Whilst there are areas in which we recommend improvements, the CMP is ambitious and forward-thinking, reflecting the urgency of the climate emergency and the importance of creating healthier, happier places that are affordable and accessible for all. We look forward to working with City of Edinburgh Council in delivering on its vision.
It is welcome that the CMP is being developed alongside the City Plan 2030, reflecting the close interdependency between transport and planning.
The focus within the CMP on ensuring new sites are designed with mobility in mind is crucial, ensuring that car dependency is not locked in for generations.
Looking broadly at the CMP, Sustrans Scotland particularly welcomes:
- the strong public transport proposals, including a significant expansion of the tram network
- the prioritisation of development along transit corridors & on brownfield sites
- the firm commitment to demand management via a workplace parking levy (& consideration of a congestion charge).
Sustrans Scotland’s key recommendations for improvements to the CMP are:
An accelerated timeline
In terms of active travel specifically, Sustrans believes that the proposed timeline for infrastructure delivery needs to be accelerated significantly if it is to meet both the Council’s commitment to net zero carbon by 2030, and the pressing needs of the climate emergency.
The CMP should contain a more detailed timeline clearly setting out the timing of measures that will deliver the CMP’s stated aim of mass commuting by bike by 2030.
A strengthened commitment to road-space reallocation
The 2025 vision clearly sets out that there will be a plan for road-space will be reallocated to public transport and active travel on all arterial routes.
This language should be reflected in the policy measures and 2030 vision, to ensure consistent prioritisation for sustainable modes of transport.
A specific focus on low traffic neighbourhoods
Low traffic neighbourhoods are groups of residential streets, bordered by arterial routes, where ‘through’ motor traffic is discouraged or removed. Whilst relevant measures are included in the draft CMP, it is concerning that low traffic neighbourhoods are not explicitly mentioned.

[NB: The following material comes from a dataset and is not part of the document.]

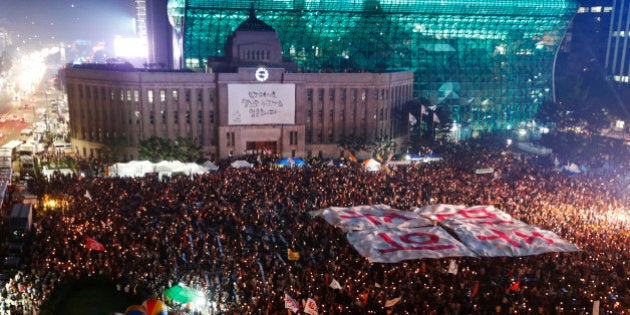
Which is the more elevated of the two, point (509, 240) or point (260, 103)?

The CMP should make a specific commitment to making all residential areas low traffic neighbourhoods, including a systematic approach to implementing these city-wide, as is currently being proposed in Glasgow.
A Spatial Transport Plan
In line with international best practice, Sustrans Scotland recommends that the Council prioritises the development of an integrated, city-wide, multi-modal, spatial transport plan to guide future mobility developments.
This will be necessary in order to reconcile competing demands for scarce road space in the city while prioritising both active travel and public transport.
Our full response goes into more detail on all these points, as well as offering comment on other specific areas of the CMP.